In order to make the aforementioned and other features and advantages of the present invention more comprehensible, several embodiments accompanied with figures are described in detail below.

BRIEF DESCRIPTION OF THE DRAWINGS

The accompanying drawings are included to provide a further understanding of the invention, and are incorporated in and constitute a part of this specification. The drawings illustrate embodiments of the invention and, together with the description, serve to explain the principles of the invention.

FIG. 1 shows a cross-sectional view of a touch display panel according to an embodiment of the invention.

FIG. 2 shows results of testing elastic recovery rates of a sealant according to an embodiment of the invention.

FIG. 3 shows results of comparing adhesion forces of the sealant according to the above-mentioned embodiment and of a sealant according to a reference embodiment.

FIG. 4 shows results of comparing voltage holding ratios of the sealant according to the above-mentioned embodiment and of a sealant according to a reference embodiment.

DESCRIPTION OF EMBODIMENTS

FIG. 1 shows a cross-sectional view of a touch display panel according to an embodiment of the invention. Referring to FIG. 1, a touch display panel 200 includes a first substrate 210, a second substrate 220, a touch-sensing structure 230, a display medium 240 and a sealant 250. The second substrate 220 is opposite to the first substrate 210 and has a common electrode 222 disposed thereon. The touch-sensing structure 230 is disposed between the first substrate 210 and the second substrate 220 and has a sensing gap G. The display medium 240 is sandwiched between the first substrate 210 and the second substrate 220 and is used to display an image. The sealant 250 is disposed between the first substrate 210 and the second substrate and seals the touch-sensing structure 230 and the display medium 240 between the first substrate 210 and the second substrate 220, wherein the sealant 250 is formed by performing a polymerization reaction on a composition.

In detail, the composition used to form the sealant 250 includes an epoxy acrylic monomer, an acrylic monomer, a photo-initiator reagent and a hardener reagent. The epoxy acrylic monomer is preferably a bis-phenol A type epoxy acrylic monomer, and the acrylic monomer is preferably an acrylic monomer having a soft chain. In addition, contents of each compound in the composition have the following relationship. The amount of the bis-phenol A type epoxy acrylic monomer is from 20 to 50 wt %, the amount of the acrylic monomer is from 2 to 8 wt %, the amount of the photo-initiator reagent is from 0.5 to 5 wt %, and the amount of the hardener reagent is from 1 to 5 wt %.

It should be noted that, the sealant 250 formed after performing a polymerization reaction on the composition having the above relationship is elastic and has a superb elastic recovery rate, so that the touch display panel 200 which uses said sealant has better touch sensitivity. Therefore, compared with conventional touch display panels, in a limited substrate space of a touch display panel, a designer using the sealant of the invention is able to successfully extend a range of a display region 202 closer to the position at which the sealant 250 is located. For example, according to the present embodiment, there is a display region 202 between the first substrate 210 and the second substrate 220, and a distance D between the display region 202 and the sealant 250 is less than 700 μm. Therefore, design margins such as the viewable size and resolution of the product are able to be enhanced, thereby increasing touch sensitivity and simultaneously increasing display quality.
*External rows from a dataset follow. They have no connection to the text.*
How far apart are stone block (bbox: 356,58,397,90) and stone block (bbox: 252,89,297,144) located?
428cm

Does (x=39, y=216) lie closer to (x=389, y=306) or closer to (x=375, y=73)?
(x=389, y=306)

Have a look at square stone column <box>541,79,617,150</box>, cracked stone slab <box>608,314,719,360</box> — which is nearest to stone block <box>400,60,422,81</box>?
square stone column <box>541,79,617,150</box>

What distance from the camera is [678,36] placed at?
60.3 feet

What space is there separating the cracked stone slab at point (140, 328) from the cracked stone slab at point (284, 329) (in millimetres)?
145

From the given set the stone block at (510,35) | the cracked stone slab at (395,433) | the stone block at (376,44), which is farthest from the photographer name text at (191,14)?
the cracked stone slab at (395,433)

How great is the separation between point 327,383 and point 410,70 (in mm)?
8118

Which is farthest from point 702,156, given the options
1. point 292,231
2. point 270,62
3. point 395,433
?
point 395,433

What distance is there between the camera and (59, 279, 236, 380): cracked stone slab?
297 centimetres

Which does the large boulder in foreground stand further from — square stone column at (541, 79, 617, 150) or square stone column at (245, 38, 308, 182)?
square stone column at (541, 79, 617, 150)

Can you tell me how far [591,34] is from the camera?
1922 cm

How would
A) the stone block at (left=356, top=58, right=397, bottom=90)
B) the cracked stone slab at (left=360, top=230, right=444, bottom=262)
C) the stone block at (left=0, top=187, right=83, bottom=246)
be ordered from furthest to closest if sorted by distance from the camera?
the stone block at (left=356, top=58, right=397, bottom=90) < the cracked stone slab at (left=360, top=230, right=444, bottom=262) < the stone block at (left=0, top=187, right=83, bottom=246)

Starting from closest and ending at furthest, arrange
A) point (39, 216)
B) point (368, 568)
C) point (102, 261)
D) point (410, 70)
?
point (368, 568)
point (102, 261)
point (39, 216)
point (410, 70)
The following further illustrates the composition and the sealant 250 formed thereby.

The composition used to form the sealant 250 includes 20 to 50 wt % of the bis-phenol A type epoxy acrylic monomer, 2 to 8% of the acrylic monomer, 0.5 to 5 wt % of the photo-initiator reagent and 1 to 5 wt % of the hardener reagent. The following individually illustrates each of the compounds in the composition.

The Acrylic Monomer

First, the acrylic monomer in the composition is used to provide a soft chain in the main chain of the formed polymer after the polymerization reaction. In other words, the acrylic resin after polymerization is softer compared with the bis-phenol A type epoxy acrylic resin in other parts of the main chain. Therefore, the acrylic monomer in the composition provides the sealant 250 with elastic effects.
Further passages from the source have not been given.